All international transactions (regardless of value) require Form 3CEB. The Local File documentation threshold is INR 10 million in aggregate international transactions. The Master File threshold is INR 500 million in international transactions with group turnover above INR 5 billion. CbCR applies when group consolidated revenue exceeds INR 64 billion. SDTs are subject to TP rules only above INR 200 million.

What documentation is required for transfer pricing in India?

Required documentation includes:

  • Form 3CEB (Accountant's Report) — due October 31, mandatory for all international transactions
  • Local File under Rule 10D — FAR analysis, ALP computation, benchmarking study, and comparables data
  • Master File (Form 3CEAA) and CbCR (Form 3CEAD) where applicable

All records must be maintained for eight years from the end of the relevant assessment year.

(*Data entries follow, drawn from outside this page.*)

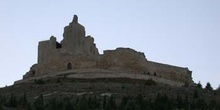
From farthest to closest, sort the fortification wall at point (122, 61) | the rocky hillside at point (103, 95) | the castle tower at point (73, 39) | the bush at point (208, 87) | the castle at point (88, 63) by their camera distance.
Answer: the castle tower at point (73, 39)
the fortification wall at point (122, 61)
the castle at point (88, 63)
the bush at point (208, 87)
the rocky hillside at point (103, 95)

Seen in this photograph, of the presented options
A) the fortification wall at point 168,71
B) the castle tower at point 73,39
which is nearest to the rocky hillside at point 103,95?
the fortification wall at point 168,71

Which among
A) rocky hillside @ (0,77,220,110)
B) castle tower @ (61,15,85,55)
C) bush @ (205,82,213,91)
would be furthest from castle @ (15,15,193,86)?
bush @ (205,82,213,91)

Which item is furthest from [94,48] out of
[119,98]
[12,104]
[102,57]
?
[12,104]

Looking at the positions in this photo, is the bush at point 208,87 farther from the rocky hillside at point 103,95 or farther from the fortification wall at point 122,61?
the fortification wall at point 122,61

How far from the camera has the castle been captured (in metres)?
57.0

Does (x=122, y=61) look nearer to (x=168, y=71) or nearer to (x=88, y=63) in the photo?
(x=88, y=63)

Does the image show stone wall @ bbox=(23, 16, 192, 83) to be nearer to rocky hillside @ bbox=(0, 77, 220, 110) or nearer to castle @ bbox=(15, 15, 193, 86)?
castle @ bbox=(15, 15, 193, 86)

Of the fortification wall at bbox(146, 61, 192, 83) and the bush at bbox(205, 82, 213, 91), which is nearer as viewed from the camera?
the bush at bbox(205, 82, 213, 91)

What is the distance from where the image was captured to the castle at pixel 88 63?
187 feet

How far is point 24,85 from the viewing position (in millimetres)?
54781

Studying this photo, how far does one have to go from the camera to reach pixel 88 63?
2274 inches

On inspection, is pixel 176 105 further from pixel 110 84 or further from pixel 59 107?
pixel 110 84

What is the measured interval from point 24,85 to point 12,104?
14.7 meters

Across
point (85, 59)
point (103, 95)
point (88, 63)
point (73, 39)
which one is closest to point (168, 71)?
point (88, 63)
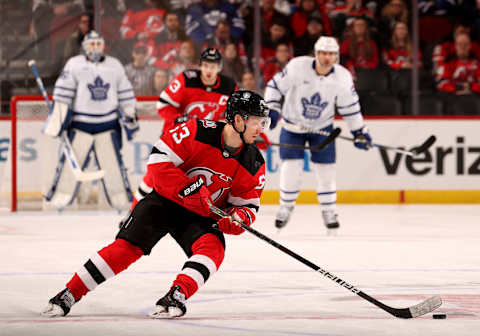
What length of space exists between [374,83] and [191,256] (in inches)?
212

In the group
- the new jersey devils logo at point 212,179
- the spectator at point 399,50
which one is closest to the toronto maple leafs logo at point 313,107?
the spectator at point 399,50

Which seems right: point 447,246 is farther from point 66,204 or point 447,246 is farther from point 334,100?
point 66,204

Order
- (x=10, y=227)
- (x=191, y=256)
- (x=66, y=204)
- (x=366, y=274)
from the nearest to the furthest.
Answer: (x=191, y=256)
(x=366, y=274)
(x=10, y=227)
(x=66, y=204)

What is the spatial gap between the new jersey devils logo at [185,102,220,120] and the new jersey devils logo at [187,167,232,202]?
266cm

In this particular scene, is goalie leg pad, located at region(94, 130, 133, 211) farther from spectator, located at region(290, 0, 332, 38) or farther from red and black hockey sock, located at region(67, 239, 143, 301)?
red and black hockey sock, located at region(67, 239, 143, 301)

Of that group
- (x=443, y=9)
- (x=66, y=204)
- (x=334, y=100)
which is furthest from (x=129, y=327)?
(x=443, y=9)

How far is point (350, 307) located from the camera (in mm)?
3455

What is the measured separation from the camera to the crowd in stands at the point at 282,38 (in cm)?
782

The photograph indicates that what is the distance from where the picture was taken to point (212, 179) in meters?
3.37

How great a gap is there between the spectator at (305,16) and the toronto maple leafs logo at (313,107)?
8.07ft

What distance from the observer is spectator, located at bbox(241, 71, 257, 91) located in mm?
8016

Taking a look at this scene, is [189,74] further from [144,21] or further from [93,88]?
[144,21]

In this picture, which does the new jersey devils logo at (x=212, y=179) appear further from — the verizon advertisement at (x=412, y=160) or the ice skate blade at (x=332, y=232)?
the verizon advertisement at (x=412, y=160)

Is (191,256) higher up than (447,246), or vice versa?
(191,256)
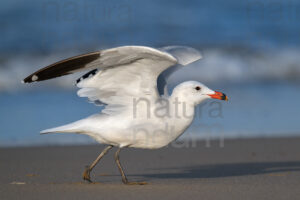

Is a transfer pricing audit mandatory in India and when is it due?

Filing Form 3CEB is mandatory for every company with international transactions (due October 31), but not every company is referred to a Transfer Pricing Officer for audit. Referrals are risk-based under CASS parameters, triggered by high transaction values, prior TP adjustments exceeding INR 10 million, or non-filing of required reports. The income tax return for TP cases is due November 30.

What are the tax implications of transfer pricing in India?

Non-arm's length pricing can result in an upward adjustment to taxable income in India by the TPO. Penalties range from 2% of transaction value for documentation failures to 50–200% of tax for under-reported or misreported income. For Singapore companies, double taxation risk arises if India adjusts income already taxed in Singapore. This risk can be mitigated through the India-Singapore DTAA, Mutual Agreement Procedure (MAP), or a Bilateral APA.